• _What is required_
Every line of the data below is to be duplicated exactly, pictures excepted.

• _Dataset entries_
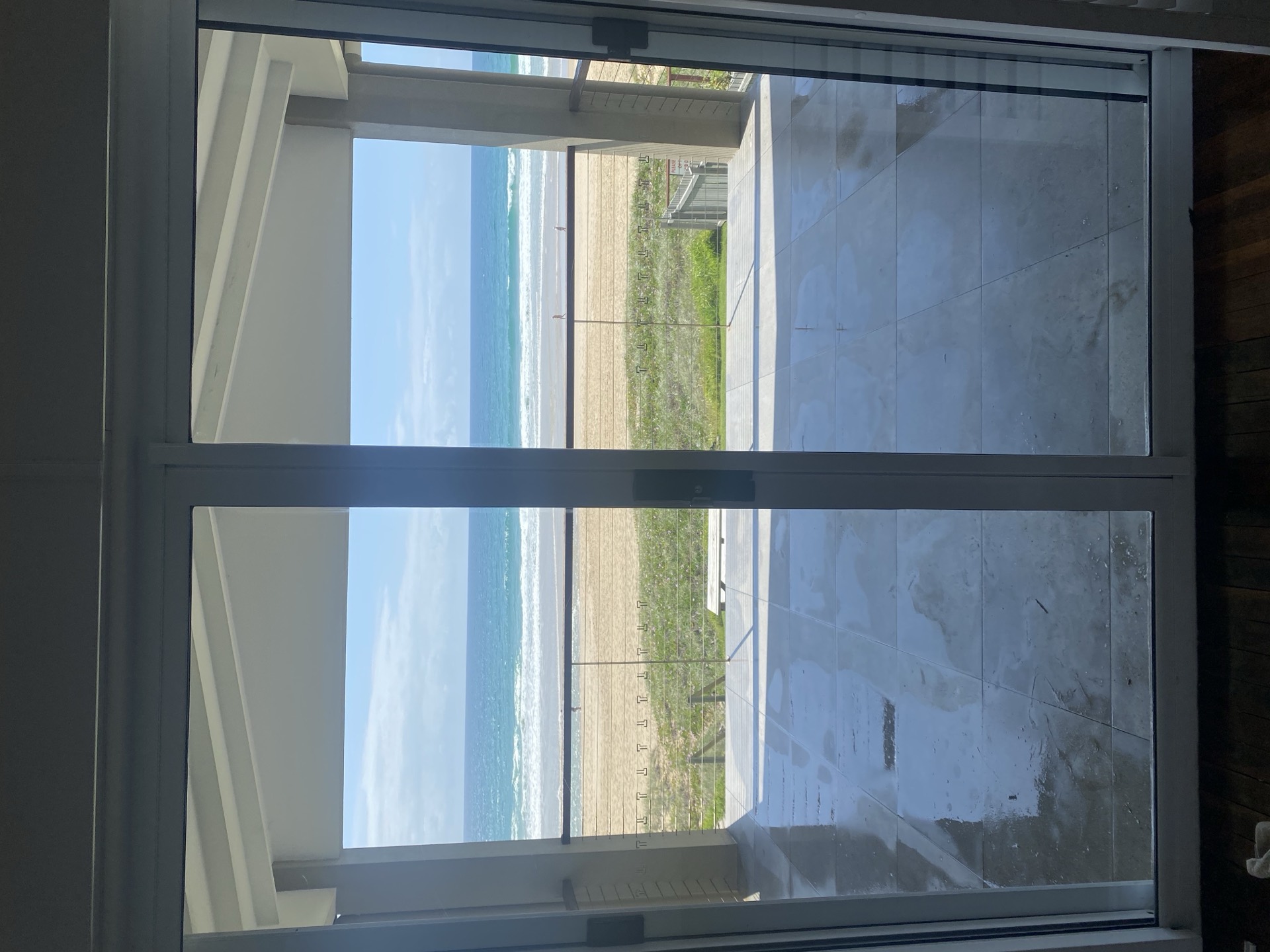 Crystal clear beachfront windows with unobstructed ocean views on Gold Coast property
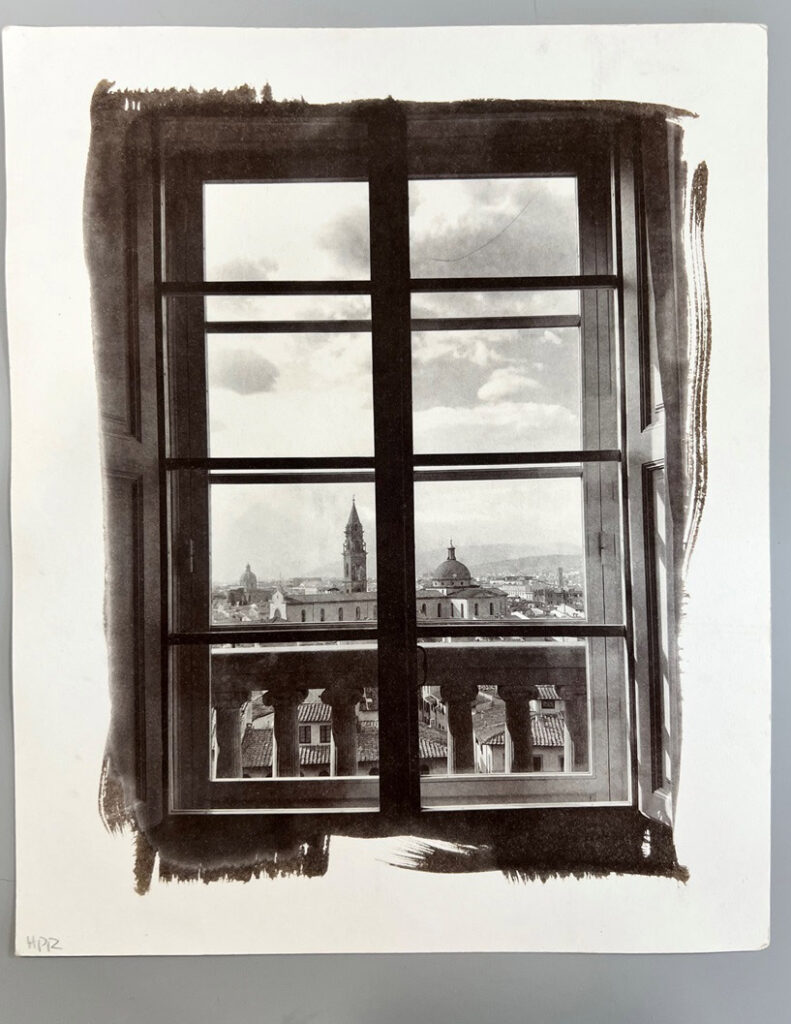 Black-and-white photographic print of a window overlooking a cityscape with architectural details framed by brush-like edges
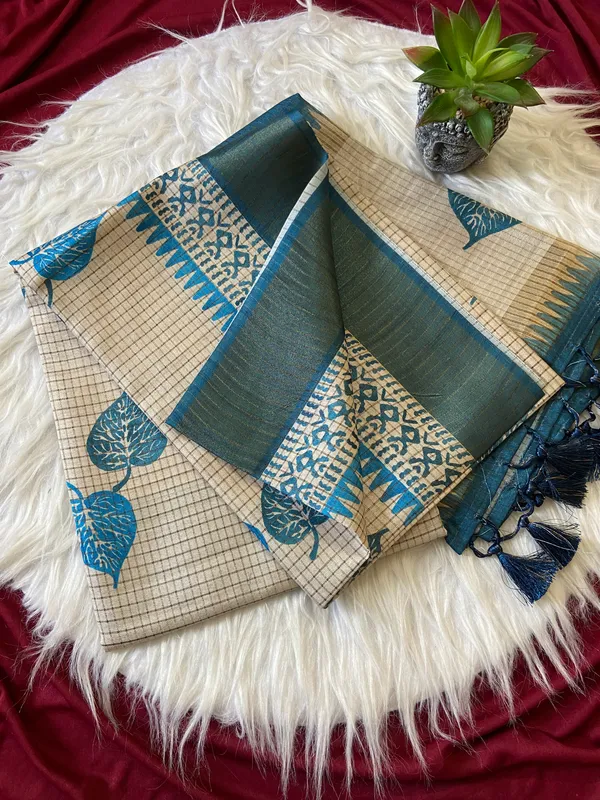 Soft_Tussar_Silk_sarees_with_Beautiful_Hand-Block_Inspired_Leaf_Digitel_Print:_The_primary_motif_consists_of_pipal_leaf_patterns_in_vibrant_shades_With_Temple_Border_The_serrated,_triangular_pattern_lining_the_is_a_classic_Indian_design_known_as_a_Temple_border_or_Temple_motif._This_is_a_staple_in_traditional_South_Indian_textiles_With_Attractive_Checks_Design_Saree_And_Digital_Print_Blouse_With_Tassels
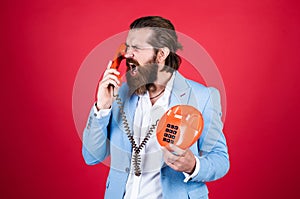 handsome caucasian businessman with trendy hairstyle in jacket speak on vintage phone, anger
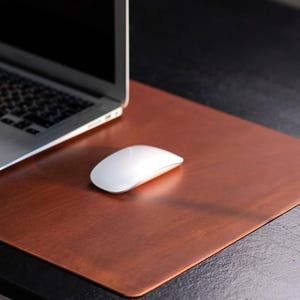 May include: A laptop and a white computer mouse sit on a copper-colored desk mat. The mat has a rectangular shape and a smooth surface. The laptop is silver and black, and the mouse is white.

• _Solution to the exercise_
 Crystal clear beachfront windows with unobstructed ocean views on Gold Coast property
 Black-and-white photographic print of a window overlooking a cityscape with architectural details framed by brush-like edges
 Soft_Tussar_Silk_sarees_with_Beautiful_Hand-Block_Inspired_Leaf_Digitel_Print:_The_primary_motif_consists_of_pipal_leaf_patterns_in_vibrant_shades_With_Temple_Border_The_serrated,_triangular_pattern_lining_the_is_a_classic_Indian_design_known_as_a_Temple_border_or_Temple_motif._This_is_a_staple_in_traditional_South_Indian_textiles_With_Attractive_Checks_Design_Saree_And_Digital_Print_Blouse_With_Tassels
 handsome caucasian businessman with trendy hairstyle in jacket speak on vintage phone, anger
 May include: A laptop and a white computer mouse sit on a copper-colored desk mat. The mat has a rectangular shape and a smooth surface. The laptop is silver and black, and the mouse is white.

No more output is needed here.